*Document segment*

Today was definitely a day of firsts. I broke my first chain with the chain breaker kit I had gotten from Cycle Gear on Black Friday.

I also riveted my first chain, which was a little more difficult, since the instructions were a bit unclear and I had extra parts that they didn’t mention. But I figured it out by thinking my way through it. I verified that I actually made the pins spread once they were through the link, by measuring them with my digital calipers. They are comparable in size to the other pins in the chain, so I think I might be able to trust my handy work. The master link is stiffer than the others, but it does not kink, I checked that, too.

But it does have me a little worried. Same worry I went through with my first tire change. Same worry I had with my first stem valve removal and install. Riding and checking the new part(s) often has proven that I did the job properly; well, that the result of my work was proper anyway. If the tire hasn’t fallen off its rim in 3,000 miles, I think it’s safe to assume that “I used enough rim glue”. If the tire pressure hasn’t dropped in over a week after switching to angled aluminum racing valves, it’s definitely got the air of a proper install about it.

I also calculated my own gearing and decided on the final drive ratio I am going to run at the Nashville Superspeedway. I relied solely on what I had learned from Ed Bargy at his racing school and used a gearing calculator to see how the change would affect things, at least in theory.

I better get a pair of angled pliers so I can get that blasted pinion nut safety washer off and back on in less than 30 minutes. Further, whereas the rear axle nut has a tightening torque of 100Nm, the pinion nut has a tightening torque of 125Nm. Which means, I’m in the market for yet another tool: A slightly more robust torque wrench, since mine only goes up to 102.8Nm. So, for now the proper torquing procedure is as follows: Tighten the fastener until you hear a click and then give it a little extra after. I also noticed I have lost my 18mm hex socket or never had one. I have a 17mm and a 19mm, but no 18? Have to score one of those bad boys before I leave for Nashville on Friday, so I can properly torque down my rear sprocket nuts before the race.

I geared up for a test ride. I was a somewhat anxious. I didn’t know what to expect. Well, I did know what to expect in theory. Real world application is usually a little different, however; and the interpretation thereof is highly subjective. I knew that I would be seeing higher RPMs for any given speed than I was used to. I assumed that my speedo would be even more inaccurate than it already was due to running a 190/50 rear tire instead of the stock size of 190/55.

On a side note: The stock 2010 BMW S1000RR does not have the high inaccuracy percentages in speedometer readings that plague all the Japanese bikes; for example my 2009 Suzuki Hayabusa was reading fast by over 9%. The difference between the Pirate in stock form and my GPS was about 1%.

*Records provided*
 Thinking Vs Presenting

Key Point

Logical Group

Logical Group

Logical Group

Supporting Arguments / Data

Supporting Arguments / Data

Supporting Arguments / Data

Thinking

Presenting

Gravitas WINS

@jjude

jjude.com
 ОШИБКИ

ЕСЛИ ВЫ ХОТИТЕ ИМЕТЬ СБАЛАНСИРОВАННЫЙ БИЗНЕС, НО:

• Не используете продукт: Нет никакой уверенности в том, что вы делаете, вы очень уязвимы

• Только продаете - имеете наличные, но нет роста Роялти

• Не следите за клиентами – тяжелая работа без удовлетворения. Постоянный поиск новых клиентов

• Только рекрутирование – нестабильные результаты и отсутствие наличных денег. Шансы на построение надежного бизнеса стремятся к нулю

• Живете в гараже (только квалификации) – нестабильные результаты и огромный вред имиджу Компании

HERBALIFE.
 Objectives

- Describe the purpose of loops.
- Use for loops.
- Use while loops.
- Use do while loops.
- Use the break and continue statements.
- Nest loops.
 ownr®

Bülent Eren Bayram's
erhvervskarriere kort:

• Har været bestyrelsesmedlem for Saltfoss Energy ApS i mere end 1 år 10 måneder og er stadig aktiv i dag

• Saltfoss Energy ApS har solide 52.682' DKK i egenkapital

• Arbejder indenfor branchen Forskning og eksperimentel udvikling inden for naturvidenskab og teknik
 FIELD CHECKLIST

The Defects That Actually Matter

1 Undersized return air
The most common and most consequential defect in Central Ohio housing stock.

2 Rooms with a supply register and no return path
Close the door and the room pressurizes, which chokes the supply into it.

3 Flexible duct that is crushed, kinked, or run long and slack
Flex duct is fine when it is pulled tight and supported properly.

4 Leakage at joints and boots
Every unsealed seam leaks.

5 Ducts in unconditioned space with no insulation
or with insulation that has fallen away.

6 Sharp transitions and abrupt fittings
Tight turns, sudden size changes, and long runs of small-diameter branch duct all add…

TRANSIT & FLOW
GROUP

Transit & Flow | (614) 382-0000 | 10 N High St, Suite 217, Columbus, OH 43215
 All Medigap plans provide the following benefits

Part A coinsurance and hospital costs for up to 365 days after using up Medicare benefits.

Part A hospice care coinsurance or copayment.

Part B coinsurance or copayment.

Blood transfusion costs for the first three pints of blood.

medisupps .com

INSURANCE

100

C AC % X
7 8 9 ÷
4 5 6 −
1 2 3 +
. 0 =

*Exercise requirements*
1 - Answer these about the motorcycle maintenance text:
(a) Where did the writer get the chain breaker kit?
(b) What is the tightening torque of the pinion nut?
(c) By how much was the 2009 Suzuki Hayabusa's speedometer reading fast?
2 - Write the next part of the motorcycle maintenance text, picking up after its last sentence.
The listing is separate material, unrelated to the motorcycle maintenance text.

*Answers*
1 -
(a) Cycle Gear, on Black Friday.
(b) 125Nm.
(c) By over 9%.

2 -
I also knew that I had traded top end speed for some low end grunt and that the midrange would probably be torquier, too.

I decided to go ahead and do some preliminary road testing of my new throat mic and the universal Finger Grip RAM mount for my Droid X, since I needed a GPS to verify my actual road speed anyway. But that is for another post at another time. As it turned out, the speedo reading wasn’t affected at all, at least not where I could tell the difference. This observation leads me to venture a guess and assume that the ABS’s rear wheel speed sensor is used to calculate road speed and mileage. That the only reason why my speedo is off by about 5 miles or so at cruising speeds is that by using a differently sized tire I changed a constant in the formula and that this constant can be reprogrammed to actually match a differently sized tire. I had thought about asking my BMW dealer about this before. But why bother? I only have one Hayabusa-sized rear tire left, and I’ll burn that one up in one race weekend. Then the problem will take care of itself. =D

As I dropped down the curb and turned out of my driveway into the street, I realized when I came to the stop sign, that I had already forgotten the main reason I was going for a ride: the gearing change. Oops… I just peeled out of there like I usually do. Controllable, then; I’d say. Looks like I won’t have any worries after all.

After I turn onto the main road I verify that the DTC is in ‘Race’ mode, as it should be, and then I lay into the throttle a little. She’s definitely more ferocious sounding! Of course, that’s to be expected, the poor girl is now screaming along at higher RPMs than what she’s been asked to do before. I know I’m going to pay for this shift toward badassery in the Pirate’s attitude with plenty o’ Rum. I have a feeling she’s going to be a lot thirstier than she used to be. She’s a loudmouth now, too. Also a definite side effect of the higher RPMs required.

I like the way the new race chain transfers power. The feedback transmitted through the frame seems slightly different. Smoother. Less pronounced, maybe? Seems that shifting is even a little easier. But maybe I’m just in my groove tonight.

I had also decided in favor of the 520 conversion. From the factory, the S1000RR sports a size 525 118-link o-ring chain that runs on a 17-tooth countershaft sprocket and a 44-tooth rear sprocket. My bike’s stock chain was made by Regina. I don’t know if this is true for all 2010 S bikes, but if it is like the OEM tires, then there might be different brand chains, too.

Another superfluous side note: There are at least two different pairs of shoes that an S1000RR could be wearing on the showroom floor, at least to my personal knowledge. I lucked out and mine came with a set of Metzelers RaceTec Interact K3. I liked those tires, but I just can’t afford them. The other option that I spotted were Conti Attacks, but I can’t remember the exact model nor the compound.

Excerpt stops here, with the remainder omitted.